WHAT YOU SHOULD DO: Please rewrite the entries below, swapping every "motorboat" for "speedboat" and leaving everything else unchanged. Omit the pictures from your answer.

====== ENTRIES SHOWN ======

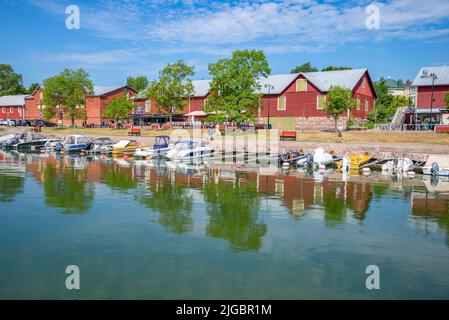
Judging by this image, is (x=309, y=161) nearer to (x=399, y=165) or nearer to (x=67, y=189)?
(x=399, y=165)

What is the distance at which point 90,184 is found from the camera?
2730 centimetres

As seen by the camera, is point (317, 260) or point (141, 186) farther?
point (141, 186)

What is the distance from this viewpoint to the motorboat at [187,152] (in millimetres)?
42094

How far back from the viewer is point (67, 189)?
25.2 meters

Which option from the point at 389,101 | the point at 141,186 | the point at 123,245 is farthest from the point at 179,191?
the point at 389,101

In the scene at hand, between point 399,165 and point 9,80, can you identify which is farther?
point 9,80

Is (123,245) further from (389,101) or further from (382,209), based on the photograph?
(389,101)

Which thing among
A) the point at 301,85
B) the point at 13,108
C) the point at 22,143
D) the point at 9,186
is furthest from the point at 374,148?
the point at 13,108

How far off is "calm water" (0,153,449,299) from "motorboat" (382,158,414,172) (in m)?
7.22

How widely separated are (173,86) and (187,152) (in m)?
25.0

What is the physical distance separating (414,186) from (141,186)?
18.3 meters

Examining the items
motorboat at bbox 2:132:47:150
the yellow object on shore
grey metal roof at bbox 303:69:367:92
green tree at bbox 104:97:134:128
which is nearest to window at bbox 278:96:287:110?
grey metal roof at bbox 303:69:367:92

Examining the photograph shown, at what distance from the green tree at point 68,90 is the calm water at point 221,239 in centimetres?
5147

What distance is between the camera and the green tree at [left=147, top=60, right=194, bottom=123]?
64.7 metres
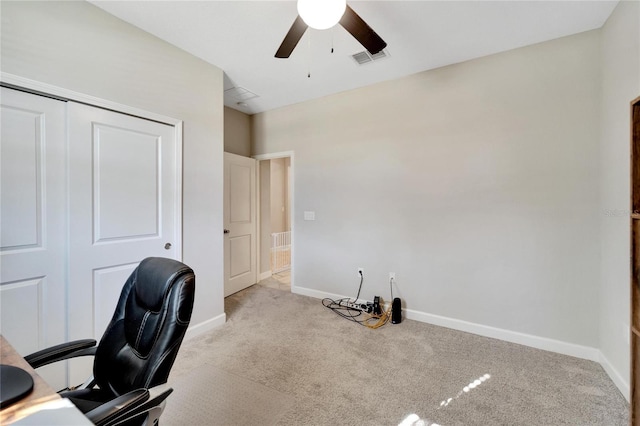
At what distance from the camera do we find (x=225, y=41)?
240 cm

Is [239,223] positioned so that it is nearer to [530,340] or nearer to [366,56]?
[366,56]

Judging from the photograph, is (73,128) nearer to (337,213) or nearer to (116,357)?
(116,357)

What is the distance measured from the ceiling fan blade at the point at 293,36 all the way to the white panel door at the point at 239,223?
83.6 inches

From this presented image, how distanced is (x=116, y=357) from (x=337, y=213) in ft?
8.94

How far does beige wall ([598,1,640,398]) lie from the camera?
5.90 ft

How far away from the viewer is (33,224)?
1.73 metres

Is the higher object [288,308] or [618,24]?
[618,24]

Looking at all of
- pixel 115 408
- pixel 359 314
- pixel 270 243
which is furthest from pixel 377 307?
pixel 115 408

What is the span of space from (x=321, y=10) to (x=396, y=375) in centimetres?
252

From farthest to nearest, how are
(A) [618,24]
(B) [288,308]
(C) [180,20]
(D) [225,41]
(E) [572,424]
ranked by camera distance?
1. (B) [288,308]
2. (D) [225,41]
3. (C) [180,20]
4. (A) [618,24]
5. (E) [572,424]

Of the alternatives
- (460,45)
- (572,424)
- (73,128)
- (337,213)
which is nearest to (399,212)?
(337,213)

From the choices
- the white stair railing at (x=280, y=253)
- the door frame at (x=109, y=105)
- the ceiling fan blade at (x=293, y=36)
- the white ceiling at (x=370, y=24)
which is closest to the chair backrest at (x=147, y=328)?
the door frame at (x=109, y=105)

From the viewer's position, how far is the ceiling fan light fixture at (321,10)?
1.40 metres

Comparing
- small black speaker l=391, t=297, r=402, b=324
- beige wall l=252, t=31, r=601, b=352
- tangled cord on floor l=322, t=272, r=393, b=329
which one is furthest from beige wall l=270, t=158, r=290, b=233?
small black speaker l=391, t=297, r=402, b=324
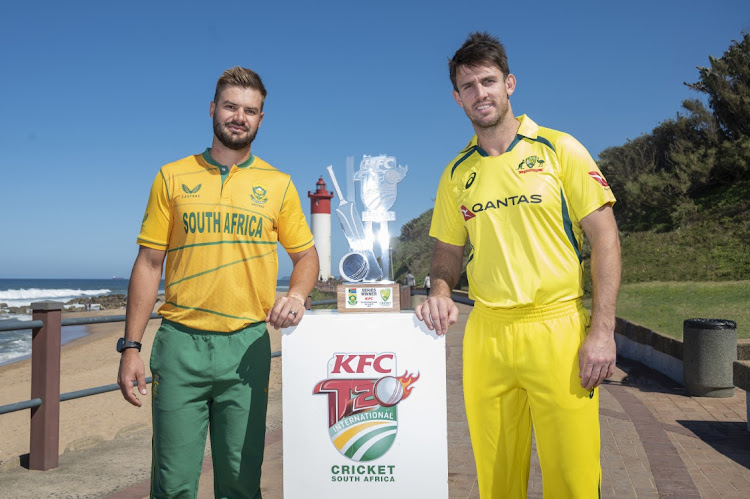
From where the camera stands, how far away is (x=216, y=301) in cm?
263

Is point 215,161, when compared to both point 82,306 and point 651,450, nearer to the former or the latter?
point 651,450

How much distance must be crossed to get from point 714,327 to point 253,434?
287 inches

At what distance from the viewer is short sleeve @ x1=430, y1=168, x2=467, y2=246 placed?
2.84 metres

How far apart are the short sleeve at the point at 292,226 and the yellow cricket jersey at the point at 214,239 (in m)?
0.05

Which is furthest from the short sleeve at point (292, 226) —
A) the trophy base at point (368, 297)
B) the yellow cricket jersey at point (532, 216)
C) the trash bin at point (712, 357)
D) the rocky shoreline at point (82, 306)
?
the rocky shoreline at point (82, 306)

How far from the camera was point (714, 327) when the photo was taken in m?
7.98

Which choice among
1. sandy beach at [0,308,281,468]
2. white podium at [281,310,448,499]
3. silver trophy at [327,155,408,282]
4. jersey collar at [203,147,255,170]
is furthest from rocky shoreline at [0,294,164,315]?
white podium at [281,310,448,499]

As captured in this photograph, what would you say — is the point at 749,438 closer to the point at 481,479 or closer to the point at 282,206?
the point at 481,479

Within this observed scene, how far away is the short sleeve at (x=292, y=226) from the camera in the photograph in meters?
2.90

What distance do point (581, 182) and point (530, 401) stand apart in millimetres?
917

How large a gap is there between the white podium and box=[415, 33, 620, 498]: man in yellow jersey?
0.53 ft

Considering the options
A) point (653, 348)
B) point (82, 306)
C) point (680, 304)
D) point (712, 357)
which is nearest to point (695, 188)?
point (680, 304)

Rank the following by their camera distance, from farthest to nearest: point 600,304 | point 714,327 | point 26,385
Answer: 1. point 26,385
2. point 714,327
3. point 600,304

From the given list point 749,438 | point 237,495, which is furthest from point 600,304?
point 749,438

======

RESULT OF THIS TASK:
Judging by this image, is (x=309, y=161) nearer to (x=399, y=165) or nearer to (x=67, y=189)?
(x=399, y=165)

What is the distance at which point 90,184 is found from the camera?
2730 centimetres

As seen by the camera, is point (317, 260) or point (141, 186) farther?
point (141, 186)

What is the distance from this viewpoint to the speedboat at [187,152] (in millimetres)?
42094

How far back from the viewer is point (67, 189)?
25.2 meters

Which option from the point at 389,101 | the point at 141,186 | the point at 123,245 is farthest from the point at 179,191?
the point at 389,101

In the scene at hand, between point 399,165 and point 9,80, can you identify which is farther?
point 9,80

Is (123,245) further from (389,101) or further from (382,209), based on the photograph?
(389,101)

Which thing among
A) the point at 301,85
B) the point at 13,108
C) the point at 22,143
D) the point at 9,186
is furthest from the point at 374,148?
the point at 13,108

How far off is "calm water" (0,153,449,299) from "speedboat" (382,158,414,172) (in m)?
7.22

How widely separated are (173,86) and (187,152) (in m)?
25.0

What is the physical distance separating (414,186) from (141,186)?
18.3 meters

Examining the items
speedboat at bbox 2:132:47:150
the yellow object on shore
grey metal roof at bbox 303:69:367:92
green tree at bbox 104:97:134:128
which is nearest to window at bbox 278:96:287:110?
grey metal roof at bbox 303:69:367:92

Examining the photograph shown, at what distance from the green tree at point 68,90 is the calm water at point 221,239 in centimetres?
5147

What distance is between the camera and the green tree at [left=147, top=60, right=194, bottom=123]?
64.7 metres
At what distance from the camera do we find (x=225, y=41)?
240 cm

Is [239,223] positioned so that it is nearer to [530,340] or nearer to [366,56]?
[366,56]

Judging from the photograph, is (73,128) nearer to (337,213) or nearer to (116,357)?
(116,357)

What is the distance measured from the ceiling fan blade at the point at 293,36 all the way to the white panel door at the point at 239,223?
83.6 inches

From this presented image, how distanced is (x=116, y=357) from (x=337, y=213) in ft?
8.94

How far does beige wall ([598,1,640,398]) lie from the camera?
5.90 ft

How far away from the viewer is (33,224)?
1.73 metres

Is the higher object [288,308] or [618,24]?
[618,24]

Looking at all of
- pixel 115 408
- pixel 359 314
- pixel 270 243
which is furthest from pixel 377 307?
pixel 115 408

What is the span of space from (x=321, y=10) to (x=396, y=375) in centimetres?
252

From farthest to nearest, how are
(A) [618,24]
(B) [288,308]
(C) [180,20]
(D) [225,41]
(E) [572,424]
ranked by camera distance?
1. (B) [288,308]
2. (D) [225,41]
3. (C) [180,20]
4. (A) [618,24]
5. (E) [572,424]

Of the alternatives
- (460,45)
- (572,424)
- (73,128)
- (337,213)
which is nearest to (399,212)?
(337,213)

From the choices
- the white stair railing at (x=280, y=253)
- the door frame at (x=109, y=105)
- the ceiling fan blade at (x=293, y=36)
- the white ceiling at (x=370, y=24)
which is closest to the chair backrest at (x=147, y=328)?
the door frame at (x=109, y=105)

From the viewer's position, how far is the ceiling fan light fixture at (321,10)?
1.40 metres

Comparing
- small black speaker l=391, t=297, r=402, b=324
- beige wall l=252, t=31, r=601, b=352
- tangled cord on floor l=322, t=272, r=393, b=329
which one is furthest from beige wall l=270, t=158, r=290, b=233?
small black speaker l=391, t=297, r=402, b=324
From where the camera stands, how far away is (x=216, y=301) in cm?
263

Is point 215,161, when compared to both point 82,306 and point 651,450, nearer to the former or the latter?
point 651,450

How much distance must be crossed to get from point 714,327 to point 253,434?
287 inches

At what distance from the viewer is short sleeve @ x1=430, y1=168, x2=467, y2=246 placed?
2.84 metres

How far apart are the short sleeve at the point at 292,226 and the yellow cricket jersey at the point at 214,239 (in m)?
0.05

Which is furthest from the short sleeve at point (292, 226) —
A) the trophy base at point (368, 297)
B) the yellow cricket jersey at point (532, 216)
C) the trash bin at point (712, 357)
D) the rocky shoreline at point (82, 306)
?
the rocky shoreline at point (82, 306)

How far from the camera was point (714, 327) when the photo was taken in m?
7.98

Which choice among
1. sandy beach at [0,308,281,468]
2. white podium at [281,310,448,499]
3. silver trophy at [327,155,408,282]
4. jersey collar at [203,147,255,170]
is furthest from rocky shoreline at [0,294,164,315]?
white podium at [281,310,448,499]

As captured in this photograph, what would you say — is the point at 749,438 closer to the point at 481,479 or closer to the point at 282,206?
the point at 481,479

Within this observed scene, how far away is the short sleeve at (x=292, y=226) from the camera in the photograph in meters?
2.90

What distance do point (581, 182) and point (530, 401) stand apart in millimetres?
917

How large a gap is there between the white podium and box=[415, 33, 620, 498]: man in yellow jersey?
0.53 ft

Considering the options
A) point (653, 348)
B) point (82, 306)
C) point (680, 304)
D) point (712, 357)
which is nearest to point (695, 188)?
point (680, 304)

Rank the following by their camera distance, from farthest to nearest: point 600,304 | point 714,327 | point 26,385
Answer: 1. point 26,385
2. point 714,327
3. point 600,304

From the given list point 749,438 | point 237,495, which is furthest from point 600,304?
point 749,438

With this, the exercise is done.